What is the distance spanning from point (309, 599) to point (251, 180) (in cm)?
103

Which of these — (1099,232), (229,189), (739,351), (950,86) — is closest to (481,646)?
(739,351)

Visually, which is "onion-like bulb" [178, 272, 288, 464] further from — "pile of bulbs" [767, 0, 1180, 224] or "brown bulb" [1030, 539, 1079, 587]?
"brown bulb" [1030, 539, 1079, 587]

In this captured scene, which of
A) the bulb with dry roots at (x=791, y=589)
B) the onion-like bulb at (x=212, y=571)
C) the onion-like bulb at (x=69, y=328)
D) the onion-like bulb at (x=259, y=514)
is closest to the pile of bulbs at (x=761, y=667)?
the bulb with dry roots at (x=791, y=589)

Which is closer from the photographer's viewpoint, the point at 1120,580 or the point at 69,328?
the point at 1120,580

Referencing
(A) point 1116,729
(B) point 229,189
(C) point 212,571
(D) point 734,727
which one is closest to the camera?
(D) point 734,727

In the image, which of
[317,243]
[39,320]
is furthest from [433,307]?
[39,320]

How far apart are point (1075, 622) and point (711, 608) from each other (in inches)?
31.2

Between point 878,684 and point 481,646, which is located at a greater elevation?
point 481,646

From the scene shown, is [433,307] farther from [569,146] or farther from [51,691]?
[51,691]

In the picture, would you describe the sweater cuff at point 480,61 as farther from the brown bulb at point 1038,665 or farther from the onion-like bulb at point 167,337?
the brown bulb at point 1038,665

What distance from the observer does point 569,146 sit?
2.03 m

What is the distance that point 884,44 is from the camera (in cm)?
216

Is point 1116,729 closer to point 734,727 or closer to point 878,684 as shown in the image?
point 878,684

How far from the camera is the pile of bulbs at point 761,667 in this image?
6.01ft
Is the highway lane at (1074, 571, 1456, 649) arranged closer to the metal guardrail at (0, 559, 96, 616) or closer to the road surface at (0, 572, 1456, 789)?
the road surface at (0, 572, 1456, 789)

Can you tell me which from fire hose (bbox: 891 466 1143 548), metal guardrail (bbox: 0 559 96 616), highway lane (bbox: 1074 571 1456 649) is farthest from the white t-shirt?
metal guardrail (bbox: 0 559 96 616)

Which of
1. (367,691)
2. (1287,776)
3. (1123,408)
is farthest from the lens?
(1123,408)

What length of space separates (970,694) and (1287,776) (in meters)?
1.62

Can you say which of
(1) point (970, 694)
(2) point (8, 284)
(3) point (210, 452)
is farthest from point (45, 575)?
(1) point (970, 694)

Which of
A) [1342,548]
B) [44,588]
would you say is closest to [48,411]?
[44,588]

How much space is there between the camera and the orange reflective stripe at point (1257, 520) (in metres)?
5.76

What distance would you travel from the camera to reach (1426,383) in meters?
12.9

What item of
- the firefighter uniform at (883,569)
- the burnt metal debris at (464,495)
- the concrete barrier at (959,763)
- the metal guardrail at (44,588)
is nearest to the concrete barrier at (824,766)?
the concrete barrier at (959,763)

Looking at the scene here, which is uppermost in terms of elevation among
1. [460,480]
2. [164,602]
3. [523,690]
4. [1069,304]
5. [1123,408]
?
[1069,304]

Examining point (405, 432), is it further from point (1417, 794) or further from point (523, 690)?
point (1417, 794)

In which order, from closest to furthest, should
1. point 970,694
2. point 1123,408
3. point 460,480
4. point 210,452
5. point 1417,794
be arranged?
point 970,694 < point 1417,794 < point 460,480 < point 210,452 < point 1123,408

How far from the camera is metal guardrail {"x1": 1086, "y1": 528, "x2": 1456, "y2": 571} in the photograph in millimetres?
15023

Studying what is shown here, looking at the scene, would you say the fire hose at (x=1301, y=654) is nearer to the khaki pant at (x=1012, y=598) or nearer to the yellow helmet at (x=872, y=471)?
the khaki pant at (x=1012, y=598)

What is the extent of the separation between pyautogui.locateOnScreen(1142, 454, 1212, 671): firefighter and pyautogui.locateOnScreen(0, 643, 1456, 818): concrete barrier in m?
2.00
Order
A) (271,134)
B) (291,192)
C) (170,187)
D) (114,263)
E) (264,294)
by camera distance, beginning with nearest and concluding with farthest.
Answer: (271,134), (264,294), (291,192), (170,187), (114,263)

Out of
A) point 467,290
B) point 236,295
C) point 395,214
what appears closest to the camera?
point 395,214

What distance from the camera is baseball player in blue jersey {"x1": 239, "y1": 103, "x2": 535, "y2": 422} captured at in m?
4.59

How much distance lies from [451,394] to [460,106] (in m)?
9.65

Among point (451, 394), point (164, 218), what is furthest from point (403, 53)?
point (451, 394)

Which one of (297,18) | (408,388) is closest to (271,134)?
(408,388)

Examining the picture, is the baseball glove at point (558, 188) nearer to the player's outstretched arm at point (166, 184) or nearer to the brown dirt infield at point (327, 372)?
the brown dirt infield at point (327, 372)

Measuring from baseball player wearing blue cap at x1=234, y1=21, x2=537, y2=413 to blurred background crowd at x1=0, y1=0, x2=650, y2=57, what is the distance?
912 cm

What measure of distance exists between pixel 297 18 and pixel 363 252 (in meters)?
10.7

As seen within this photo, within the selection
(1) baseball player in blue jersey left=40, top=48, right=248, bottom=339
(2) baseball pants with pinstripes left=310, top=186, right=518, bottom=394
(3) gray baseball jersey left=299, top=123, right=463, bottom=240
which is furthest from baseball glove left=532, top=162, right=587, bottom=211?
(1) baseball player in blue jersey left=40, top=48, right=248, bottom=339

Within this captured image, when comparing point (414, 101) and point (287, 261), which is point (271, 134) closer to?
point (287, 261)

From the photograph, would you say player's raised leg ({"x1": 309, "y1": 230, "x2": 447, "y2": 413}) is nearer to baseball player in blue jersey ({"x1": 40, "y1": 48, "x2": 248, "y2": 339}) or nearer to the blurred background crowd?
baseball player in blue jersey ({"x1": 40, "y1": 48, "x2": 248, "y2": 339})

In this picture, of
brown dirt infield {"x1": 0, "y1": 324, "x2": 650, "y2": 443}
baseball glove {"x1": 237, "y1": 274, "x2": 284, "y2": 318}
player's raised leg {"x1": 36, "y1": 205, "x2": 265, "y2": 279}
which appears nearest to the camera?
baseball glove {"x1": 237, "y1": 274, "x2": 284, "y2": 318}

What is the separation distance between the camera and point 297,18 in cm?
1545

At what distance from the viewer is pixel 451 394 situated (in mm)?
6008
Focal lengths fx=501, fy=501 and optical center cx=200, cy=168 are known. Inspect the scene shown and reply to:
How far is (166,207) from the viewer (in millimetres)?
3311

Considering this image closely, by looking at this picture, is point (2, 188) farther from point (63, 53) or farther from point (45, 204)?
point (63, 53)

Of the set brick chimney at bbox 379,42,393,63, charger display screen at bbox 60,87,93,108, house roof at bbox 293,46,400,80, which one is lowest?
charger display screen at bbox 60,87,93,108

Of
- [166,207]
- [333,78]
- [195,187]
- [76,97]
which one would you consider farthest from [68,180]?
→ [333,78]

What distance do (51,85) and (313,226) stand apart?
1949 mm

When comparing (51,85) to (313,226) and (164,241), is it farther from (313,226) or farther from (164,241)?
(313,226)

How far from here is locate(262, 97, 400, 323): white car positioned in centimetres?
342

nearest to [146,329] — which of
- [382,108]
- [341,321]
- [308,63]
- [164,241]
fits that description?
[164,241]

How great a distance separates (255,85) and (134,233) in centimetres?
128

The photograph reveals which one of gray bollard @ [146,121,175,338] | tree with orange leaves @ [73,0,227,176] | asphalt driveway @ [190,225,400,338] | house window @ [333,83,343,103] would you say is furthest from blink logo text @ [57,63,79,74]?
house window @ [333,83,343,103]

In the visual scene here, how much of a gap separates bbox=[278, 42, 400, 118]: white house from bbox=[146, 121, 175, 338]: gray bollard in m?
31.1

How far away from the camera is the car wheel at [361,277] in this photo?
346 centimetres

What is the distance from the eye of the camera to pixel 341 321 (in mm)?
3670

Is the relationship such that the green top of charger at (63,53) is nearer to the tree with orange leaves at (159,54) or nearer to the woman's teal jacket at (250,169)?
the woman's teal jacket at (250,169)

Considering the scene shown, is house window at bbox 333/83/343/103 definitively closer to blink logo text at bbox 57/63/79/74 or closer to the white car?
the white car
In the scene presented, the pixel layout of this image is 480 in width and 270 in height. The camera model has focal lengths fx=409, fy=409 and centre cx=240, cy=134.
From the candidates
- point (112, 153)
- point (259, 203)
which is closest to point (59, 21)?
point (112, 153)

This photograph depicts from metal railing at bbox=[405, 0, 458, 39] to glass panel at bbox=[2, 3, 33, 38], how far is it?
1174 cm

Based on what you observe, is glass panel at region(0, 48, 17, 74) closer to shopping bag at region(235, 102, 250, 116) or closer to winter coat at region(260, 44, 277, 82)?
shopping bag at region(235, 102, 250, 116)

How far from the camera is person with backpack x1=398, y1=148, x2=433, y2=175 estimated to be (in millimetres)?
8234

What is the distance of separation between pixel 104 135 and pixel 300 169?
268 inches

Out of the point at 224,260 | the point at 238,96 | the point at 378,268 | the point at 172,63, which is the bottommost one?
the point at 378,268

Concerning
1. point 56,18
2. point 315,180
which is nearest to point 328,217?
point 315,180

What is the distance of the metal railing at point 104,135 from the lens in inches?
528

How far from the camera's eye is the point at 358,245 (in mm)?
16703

§ **GIVEN INSTRUCTION**: Reproduce exactly the lines from the one containing "How far from the camera is person" through the last line of the records above, including both, and nothing else.

§ **RESULT BELOW**:
How far from the camera is person with backpack x1=398, y1=148, x2=433, y2=175 estimated to be (in millimetres)?
8234

What is the distance of separation between pixel 104 135 and pixel 300 169?
268 inches

Out of the point at 224,260 | the point at 238,96 | the point at 378,268 | the point at 172,63, which is the bottommost one?
the point at 378,268

Concerning
1. point 56,18
2. point 315,180
which is nearest to point 328,217?
point 315,180

What is the distance of the metal railing at point 104,135 from the lens in inches?
528

How far from the camera's eye is the point at 358,245 (in mm)?
16703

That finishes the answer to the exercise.